Seungmin'e göz kırpıp ellerinden tutarak kendisine çekti. "Biliyorum, çok yakışıklıyım ama gözlerim senin üzerinde olacak. Her zamanki gibi."
Hamile olan, başını sallayıp karnının izin verdiği kadarıyla Jeongin'in dibine girmişti. "Başka bir ihtimali yok zaten." Jeongin hemen dibinde olan yanakları parmaklarının arasına kıstırarak birer öpücük kondurdu.
"Evet güzelim, haklısın. Hadi çıkalım, geç kalırsak ayıp olur." Seungmin saçını son bir defa düzeltip Jeongin'i takip etti.
Jeongin'in öğrencilerinden birisinin ailesi bir tür davet ayarlamıştı. Öğretmenleri ve çocukların arkadaşlarını da çağırmıştı.
Jeongin gitmeyi uygun bulmasa da öğrencisi çok ısrar edince kıramamıştı. Hem Seungmin'in de bu sıralar hep evde olduğunu ve çok fazla sıkıldığını fark etmişti.
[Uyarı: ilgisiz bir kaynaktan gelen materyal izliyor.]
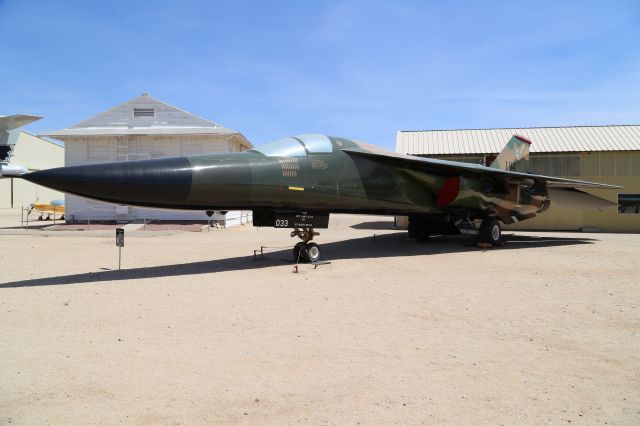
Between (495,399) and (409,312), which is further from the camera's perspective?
(409,312)

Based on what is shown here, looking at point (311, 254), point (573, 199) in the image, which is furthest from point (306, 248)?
point (573, 199)

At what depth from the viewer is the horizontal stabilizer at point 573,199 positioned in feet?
62.1

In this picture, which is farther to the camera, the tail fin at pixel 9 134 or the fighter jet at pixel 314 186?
the tail fin at pixel 9 134

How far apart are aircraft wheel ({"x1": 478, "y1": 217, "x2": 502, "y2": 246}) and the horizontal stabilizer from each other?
15.3ft

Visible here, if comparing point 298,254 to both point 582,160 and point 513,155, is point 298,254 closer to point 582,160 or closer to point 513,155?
point 513,155

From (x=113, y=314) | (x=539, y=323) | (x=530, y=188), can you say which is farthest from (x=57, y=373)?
(x=530, y=188)

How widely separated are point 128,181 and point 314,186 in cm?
408

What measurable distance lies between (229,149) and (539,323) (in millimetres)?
23074

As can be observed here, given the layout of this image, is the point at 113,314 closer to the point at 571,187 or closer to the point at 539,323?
the point at 539,323

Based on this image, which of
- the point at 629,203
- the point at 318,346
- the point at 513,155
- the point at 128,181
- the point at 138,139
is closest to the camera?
the point at 318,346

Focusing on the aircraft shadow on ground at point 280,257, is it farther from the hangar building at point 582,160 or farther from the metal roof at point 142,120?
the metal roof at point 142,120

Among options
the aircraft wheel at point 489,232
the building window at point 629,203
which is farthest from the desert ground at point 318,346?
the building window at point 629,203

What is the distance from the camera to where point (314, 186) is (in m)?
10.6

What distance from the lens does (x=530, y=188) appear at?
1689cm
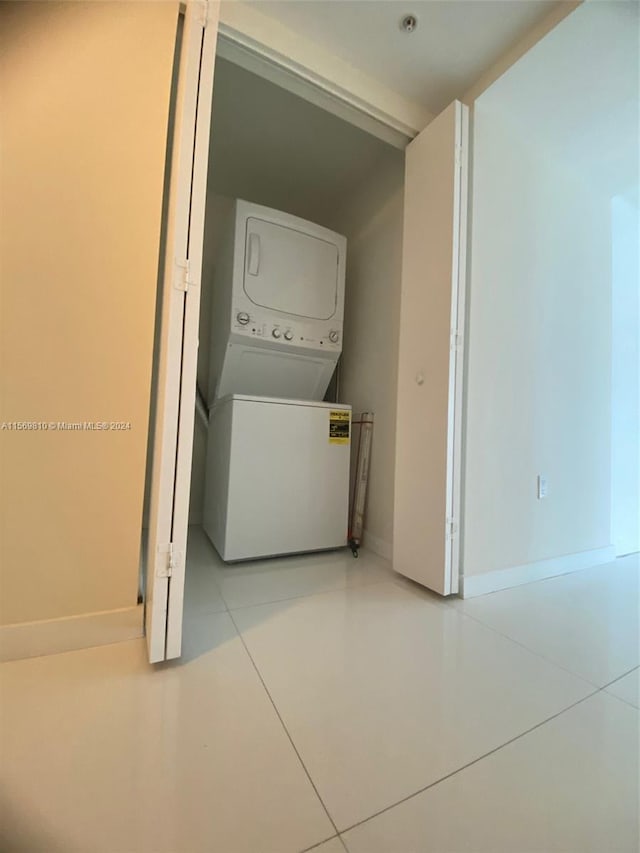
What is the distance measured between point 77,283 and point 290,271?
43.5 inches

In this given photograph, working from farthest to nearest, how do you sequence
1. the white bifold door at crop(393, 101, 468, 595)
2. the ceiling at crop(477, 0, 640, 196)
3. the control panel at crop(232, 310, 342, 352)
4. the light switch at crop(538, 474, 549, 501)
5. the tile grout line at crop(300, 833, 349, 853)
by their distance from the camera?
the control panel at crop(232, 310, 342, 352)
the light switch at crop(538, 474, 549, 501)
the white bifold door at crop(393, 101, 468, 595)
the ceiling at crop(477, 0, 640, 196)
the tile grout line at crop(300, 833, 349, 853)

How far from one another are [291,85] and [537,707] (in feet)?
7.28

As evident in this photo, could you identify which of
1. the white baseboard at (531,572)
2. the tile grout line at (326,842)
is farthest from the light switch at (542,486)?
the tile grout line at (326,842)

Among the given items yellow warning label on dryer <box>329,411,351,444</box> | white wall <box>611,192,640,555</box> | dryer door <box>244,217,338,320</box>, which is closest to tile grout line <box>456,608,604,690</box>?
yellow warning label on dryer <box>329,411,351,444</box>

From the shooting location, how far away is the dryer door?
175 cm

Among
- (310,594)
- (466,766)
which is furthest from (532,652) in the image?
(310,594)

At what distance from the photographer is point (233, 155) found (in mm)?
1990

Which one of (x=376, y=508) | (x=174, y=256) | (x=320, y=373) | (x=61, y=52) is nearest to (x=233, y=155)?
(x=61, y=52)

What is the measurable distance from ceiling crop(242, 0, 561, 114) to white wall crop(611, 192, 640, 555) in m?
1.29

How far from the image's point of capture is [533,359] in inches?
62.6

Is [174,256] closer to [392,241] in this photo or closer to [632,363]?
[392,241]

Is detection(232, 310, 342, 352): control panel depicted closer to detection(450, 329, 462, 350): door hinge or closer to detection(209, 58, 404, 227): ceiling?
detection(450, 329, 462, 350): door hinge

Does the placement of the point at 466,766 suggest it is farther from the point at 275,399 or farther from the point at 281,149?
the point at 281,149

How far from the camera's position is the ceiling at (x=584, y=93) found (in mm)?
1146
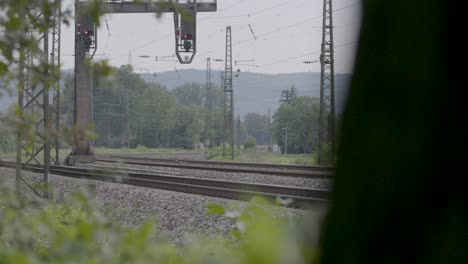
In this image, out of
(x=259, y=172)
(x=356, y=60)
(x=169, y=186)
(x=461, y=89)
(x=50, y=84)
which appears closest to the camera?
(x=461, y=89)

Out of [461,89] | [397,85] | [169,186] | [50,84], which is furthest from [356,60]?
[169,186]

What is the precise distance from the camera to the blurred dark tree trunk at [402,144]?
1.73 metres

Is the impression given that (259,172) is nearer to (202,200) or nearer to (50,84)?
(202,200)

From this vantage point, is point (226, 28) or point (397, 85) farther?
point (226, 28)

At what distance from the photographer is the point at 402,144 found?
1790 millimetres

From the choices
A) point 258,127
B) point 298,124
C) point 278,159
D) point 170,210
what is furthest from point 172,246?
point 258,127

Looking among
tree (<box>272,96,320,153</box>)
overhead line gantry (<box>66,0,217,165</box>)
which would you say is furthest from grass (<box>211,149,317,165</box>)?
tree (<box>272,96,320,153</box>)

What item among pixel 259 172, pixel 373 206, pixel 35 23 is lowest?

Ve eşi şimdiyse oldukça gergindi.
Arabaya binip yola çıktıklarında ikisi de sessizdi. Jeongin, direksiyonu diğer eline alıp boşa geçmiş elini Seungmin'inkinin üzerine koydu.
"Gergin olmana gerek yok, hepsi çok tatlı çocuklar. Biliyorsun, defalarca kez bahsetmiştim hem onlar da ikimizin fotoğrafını falan görmüşlerdi. Yabancılayacaklarını hiç sanmıyorum." Seungmin, Jeongin'in dediklerini pür dikkat dinlemişti.
"Biliyorum, sadece ya beni sevmezlerse?" Jeongin, omzunu silkti.
"Ben bugüne kadar seni tanıyıp da sevmeyen kimseyi görmedim. Bence sevecekler. Ama isterlerse sevmesinler, ne fark eder ki? Belki de onları bir daha hiç görmeyeceksin bile, kendi canını sıkmana değmez gerçekten." Seungmin başını usulca salladı.
"Haklısın..."
Bundan sonrası hızlı geçmişti, davete gelmişler ve içeriye geçmişlerdi.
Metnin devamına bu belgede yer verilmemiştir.